*** 本文抜粋 ***

説明

貫流ボイラ

【課題】燃焼灰に起因するボイラ効率の低下や燃焼ガス流路の閉塞といった弊害が生じることを抑制することが可能になるバイオマス燃料を用いた貫流ボイラを提供する。
【解決手段】内部に燃焼室14が形成される燃焼炉1の上下部に各々配置された上下部ヘッダー17、16と、上下部ヘッダーに各々上下端部が接続され、燃焼炉の内壁に沿って設けられた環状の外側水管群21および外側水管群の内側に間隔をおいて設けられた環状の内側水管群23とを備え、内側水管群の内側水管19間に第1の開口部25を形成して内側水管群と外側水管群との間に燃焼室に連通する燃焼ガス流路24を形成し、外側水管群の外側水管18間に燃焼ガス流路と排ガス通路とを連通させる第2の開口部26を形成するとともに、外側水管18の下端部に下部ヘッダーとの接続部から上方に向けて漸次上記内壁側に向かうR部18aを形成した。

【発明の詳細な説明】
【技術分野】
【0001】
本発明は、木材チップやペレット等の固形のバイオマス燃料を燃焼させて蒸気を発生させる貫流ボイラに関するものである。
【背景技術】
【0002】
地球温暖化防止のための二酸化炭素(CO2)削減対策の一つとして、石炭や石油等の化石燃料に代えて、木材をチップ状やペレット状等に加工した固形のバイオマス燃料を用いた燃焼熱の利用が注目されている。
このようなバイオマス燃料を用いた燃焼装置によれば、CO2の発生量を抑制することができるのみならず、燃料自体が廉価であるために、経済性にも優れるという利点がある。
【0003】
そこで、近年、上記燃焼装置の一種である小型貫流ボイラの燃料として、上記バイオマス燃料を用いる試みが始まっている。この小型貫流ボイラは、多数の垂直水管と、内径150mm以下の上下のヘッダーとを備え、伝熱面積が10m2以下に制限した小型でシンプルな構造のものであり、保有水量が少ないために、本質的に安全性が高く、法的規制が緩く取扱が容易であることを特徴とするものである。

*** データ抜粋 ***

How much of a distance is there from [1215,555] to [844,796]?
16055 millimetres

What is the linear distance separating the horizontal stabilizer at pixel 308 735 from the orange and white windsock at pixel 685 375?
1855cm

***

課題の要件
[1] 貫流ボイラの本文にある「本発明は、木材チップやペレット等の固形のバイオマス燃料を燃焼させて蒸気を発生させる貫流ボイラに関するものである。」という一文を英語に訳してください。
[2] 次の(a)〜(c)が貫流ボイラの本文と合致するかを判定し、それぞれ「はい」か「いいえ」で答えてください。判定の根拠となる本文の語句も一字一句そのまま引用してください。(a) 小型貫流ボイラの伝熱面積は10m2以下に制限されている。(b) 小型貫流ボイラの上下のヘッダーは内径200mm以下である。(c) バイオマス燃料は燃料自体が高価である点が欠点とされている。
[3] 貫流ボイラの本文の最後の文に続けて、その先を書き進めてください。
このデータは、貫流ボイラの本文とは別の出典から取られています。

結果一覧
[1] The present invention relates to a once-through boiler that generates steam by burning a solid biomass fuel such as wood chips or pellets.

[2]
(a) はい。「伝熱面積が10m2以下に制限した」
(b) いいえ。「内径150mm以下の上下のヘッダー」
(c) いいえ。「燃料自体が廉価であるために、経済性にも優れるという利点がある」

[3]
【0004】
例えば、下記特許文献1においては、内方に円形の燃焼室を形成する環状の内側の水冷壁と、内側の水冷壁の外方位置に配置された環状の外側の水冷壁と、内側の水冷壁と外側の水冷壁との間に形成されて燃焼室および煙道にそれぞれ連通する環状の燃焼ガス通路と、両水冷壁の各水管の上端部および下端部にそれぞれ連通状に接続された上部ヘッダーおよび下部ヘッダーと、燃焼室の下部に配設され、木質ペレットを燃料として燃焼させる燃焼装置とを備え、燃焼室の上部に設けた木質ペレット供給口から燃焼室内に木質ペレットを投入して燃焼装置により燃焼させ、発生した燃焼ガスおよび焼却灰を燃焼室から燃焼ガス通路を通して煙道へ排出するようにした木質ペレット焚き蒸気ボイラが提案されている。
【先行技術文献】
【特許文献】
【0005】
【特許文献1】特開2008−64370号公報
【発明の概要】
【発明が解決しようとする課題】
【0006】
ところで、この種の貫流ボイラは、一般に内径150m以下の上下のヘッダーに、多数本の50〜60mmφ程度の直管によって形成された内列水管と外列配管を連結した構造であるために、内列水管と外列配管との間の燃焼ガス流路が極めて狭いものになる。このため、特にバイオマス燃料のような灰分が多い燃料を使用した場合には、燃焼ガス中の燃焼灰が熱交換を行う上記水管の外周面に付着したり、あるいは燃焼ガス流路に堆積したりして、ボイラ効率を低下させるとともに、甚だしい場合には燃焼ガス流路を塞ぐことによって燃焼そのものを阻害するという問題点があった。
【0007】
特に、上記従来の木質ペレット焚き蒸気ボイラにあっては、木質ペレットを燃焼室の上部に設けた供給口から投入して燃焼装置によって燃焼させているために、上記木質ペレットの搬送中等に砕けた粒子径の細かいものが、炉床まで落下せずに燃料ガスと同伴して、未燃のまま排出されてしまうという問題点がある。
【0008】
加えて、燃焼灰も燃焼ガスに同伴して排気ガスの出口まで搬送されるために、当該排ガス中に混じった未燃分が多く、この結果煙道中で上記未燃分によってスートファイアを起こしたり、あるいは煙突から火の粉が飛散したりする問題点も生じる。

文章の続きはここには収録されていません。